Dans le nord et nord-est, aux frontières avec la Turquie et l'Irak, la communauté kurde contrôle de vastes pans de territoires à cheval sur les provinces de Raqa et Alep, mais aussi Deir Ezzor et Hassaké. D'importants champs pétroliers s'y trouvent.

En 2016, ils ont proclamé une "région fédérale", une administration qui gère les territoires sous contrôle des Kurdes qui représentent 15% de la population.

La milice kurde des Unités de protection du Peuple (YPG), constitue la colonne vertébrale des FDS qui ont chassé en 2017, avec l'appui des Etats-Unis, l'EI de la ville de Raqa, "capitale" en Syrie du groupe jihadiste.

Le voisin turc, hostile aux factions kurdes, a poussé les YPG à évacuer la ville de Minbej, près de la frontière turque, après avoir menacé de la prendre d'assaut.

En mars déjà, l'armée turque et des supplétifs syriens avaient conquis l'enclave kurde d'Afrine (nord-ouest).

Avec l'appui de l'aviation de la coalition internationale, les FDS luttent toujours contre une poche de l'EI dans la province de Deir Ezzor.

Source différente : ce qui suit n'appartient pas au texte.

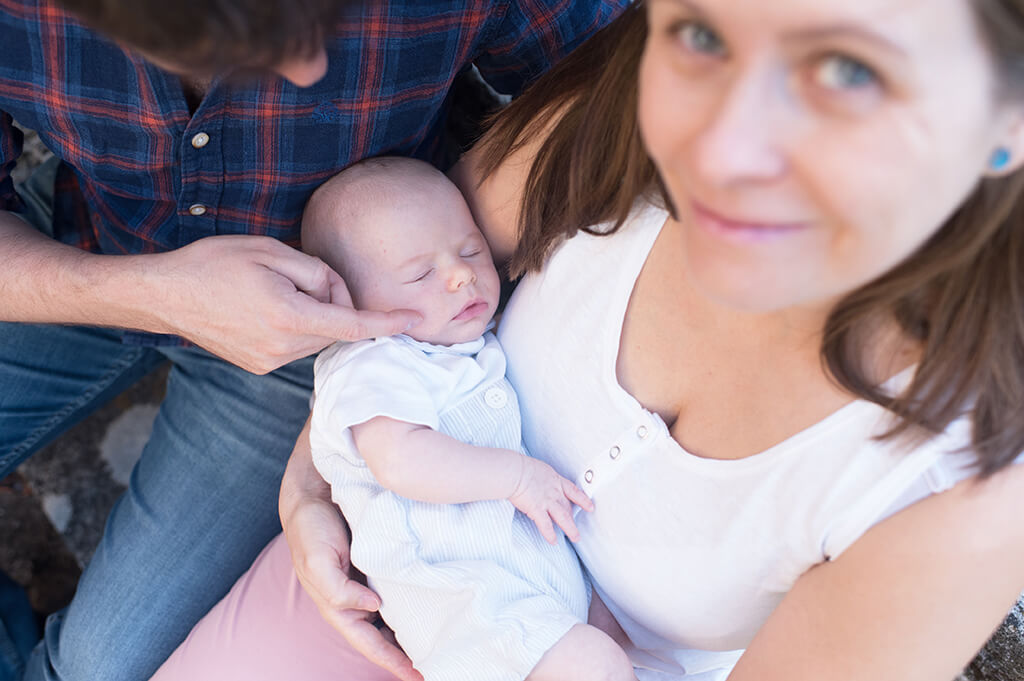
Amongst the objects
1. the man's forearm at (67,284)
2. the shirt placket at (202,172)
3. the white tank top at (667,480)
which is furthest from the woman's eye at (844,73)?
the man's forearm at (67,284)

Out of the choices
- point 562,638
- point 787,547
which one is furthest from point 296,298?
point 787,547

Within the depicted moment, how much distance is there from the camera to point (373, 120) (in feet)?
4.26

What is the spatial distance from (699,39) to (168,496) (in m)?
1.28

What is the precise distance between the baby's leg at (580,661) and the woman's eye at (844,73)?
0.71 meters

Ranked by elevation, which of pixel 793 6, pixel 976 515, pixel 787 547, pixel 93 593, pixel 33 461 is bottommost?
pixel 33 461

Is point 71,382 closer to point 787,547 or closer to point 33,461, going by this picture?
point 33,461

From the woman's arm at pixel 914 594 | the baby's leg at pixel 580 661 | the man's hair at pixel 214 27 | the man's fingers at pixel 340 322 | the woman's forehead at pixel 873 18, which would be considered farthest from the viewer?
the man's fingers at pixel 340 322

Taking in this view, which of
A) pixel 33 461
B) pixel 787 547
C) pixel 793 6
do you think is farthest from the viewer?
pixel 33 461

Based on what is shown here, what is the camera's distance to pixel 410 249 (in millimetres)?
1246

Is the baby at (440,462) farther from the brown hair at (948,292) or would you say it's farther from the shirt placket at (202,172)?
the brown hair at (948,292)

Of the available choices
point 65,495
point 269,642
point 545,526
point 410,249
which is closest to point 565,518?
point 545,526

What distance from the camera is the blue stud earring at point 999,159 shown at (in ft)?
2.25

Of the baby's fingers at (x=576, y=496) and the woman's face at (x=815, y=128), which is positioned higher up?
the woman's face at (x=815, y=128)

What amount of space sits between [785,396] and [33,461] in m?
1.94
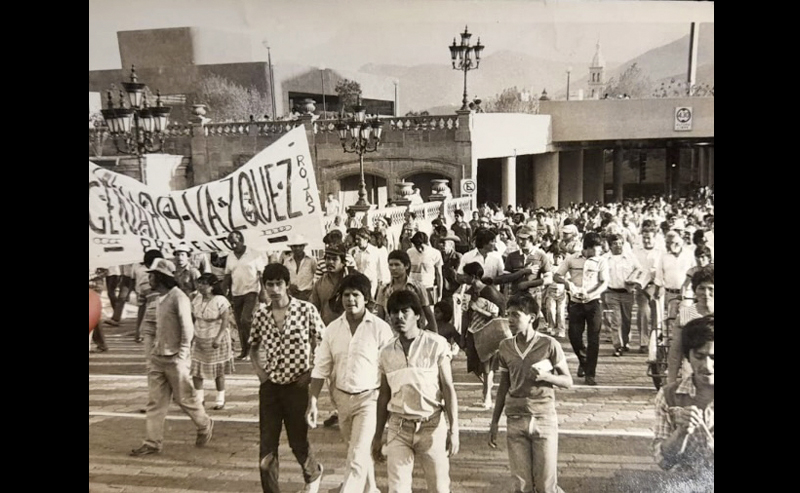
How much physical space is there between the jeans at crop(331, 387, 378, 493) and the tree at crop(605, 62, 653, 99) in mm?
2013

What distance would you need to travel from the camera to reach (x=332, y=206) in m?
3.64

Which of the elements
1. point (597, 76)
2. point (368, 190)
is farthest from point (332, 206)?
point (597, 76)

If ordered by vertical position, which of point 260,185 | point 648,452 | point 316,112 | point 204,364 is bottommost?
point 648,452

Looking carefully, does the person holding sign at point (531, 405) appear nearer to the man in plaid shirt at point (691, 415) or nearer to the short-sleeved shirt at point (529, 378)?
the short-sleeved shirt at point (529, 378)

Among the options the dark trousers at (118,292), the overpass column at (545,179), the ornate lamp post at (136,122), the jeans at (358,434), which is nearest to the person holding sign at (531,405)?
the jeans at (358,434)

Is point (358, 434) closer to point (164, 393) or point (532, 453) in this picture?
point (532, 453)

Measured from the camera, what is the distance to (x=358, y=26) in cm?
354

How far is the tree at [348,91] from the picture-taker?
361 cm

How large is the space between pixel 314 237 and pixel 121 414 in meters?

Le conflit en Syrie s'est complexifié au fil des ans avec l'implication de pays étrangers et de groupes jihadistes, sur un territoire de plus en plus morcelé. Il a fait plus de 350.000 morts et poussé à la fuite des millions de personnes.

Les informations ci-dessus de l'AFP n'engagent pas la responsabilité de l'Institut kurde de Paris.